_Short problem_. Write out the passage below on estimating sort cost, word for word, taking everything from "The sort path is used" down to "merge sort algorithm is used.".

On the other hand, in recent days, the default value of random_page_cost is too large because SSDs are mostly used. If the default value of random_page_cost is used despite using an SSD, the planner may select ineffective plans. Therefore, when using an SSD, it is better to change the value of random_page_cost to 1.0.
This blog reported the problem when using the default value of random_page_cost.
The sort path is used for sorting operations, such as ORDER BY, the preprocessing of merge join operations and other functions. The cost of sorting is estimated using the cost_sort() function.
In the sorting operation, if all tuples to be sorted can be stored in work_mem, the quicksort algorithm is used. Otherwise, a temporary file is created and the file merge sort algorithm is used.
The start-up cost of the sort path is the cost of sorting the target tuples, therefore, the cost is \(O(N_{sort} \times \log_2(N_{sort})) \), where \(N_{sort}\) is the number of the tuples to be sorted. The run cost of the sort path is the cost of reading the sorted tuples, therefore the cost is \(O(N_{sort}) \).
In this subsection, we explore how to estimate the sorting cost of the following query. Assume that this query will be sorted in work_mem, without using temporary files.
testdb=# SELECT id, data FROM tbl WHERE data < 240 ORDER BY id;
In this case, the start-up cost is defined in the following equation:
\begin{align} \verb|‘start-up cost’| = C + \verb|comparison_cost| \times N_{sort} \times \log_2(N_{sort}), \end{align}where \(C\) is the total cost of the last scan, that is, the total cost of the index scan; according to (15), it is \(13.485\); \(N_{sort} = 240\); \(\verb|comparison_cost|\) is defined in \(2 \times \verb|cpu_operator_cost|\). Thus,
\begin{align} \verb|‘start-up cost’| = 13.485 + (2 \times 0.0025) \times 240.0 \times \log_2(240.0) = 22.973. \end{align}The run cost is the cost to read sorted tuples in the memory; thus,
\begin{align} \verb|‘run cost’| = \verb|cpu_operator_cost| \times N_{sort} = 0.0025 \times 240 = 0.6. \end{align}Finally,
\begin{align} \verb|‘total cost’| = 22.973 + 0.6 = 23.573. \end{align}For confirmation, the result of the EXPLAIN command of the above SELECT query is shown below:
testdb=# EXPLAIN SELECT id, data FROM tbl WHERE data < 240 ORDER BY id; QUERY PLAN --------------------------------------------------------------------------------- Sort (cost=22.97..23.57 rows=240 width=8) Sort Key: id -> Index Scan using tbl_data_idx on tbl (cost=0.29..13.49 rows=240 width=8) Index Cond: (data < 240) (4 rows)

_Supplied information_.
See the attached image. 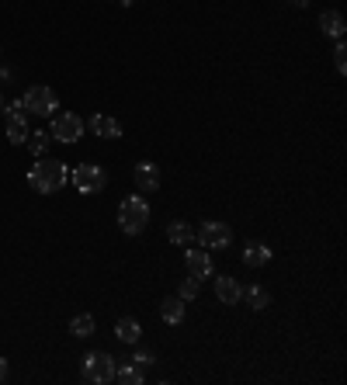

_Answer in full_.
The sort path is used for sorting operations, such as ORDER BY, the preprocessing of merge join operations and other functions. The cost of sorting is estimated using the cost_sort() function.
In the sorting operation, if all tuples to be sorted can be stored in work_mem, the quicksort algorithm is used. Otherwise, a temporary file is created and the file merge sort algorithm is used.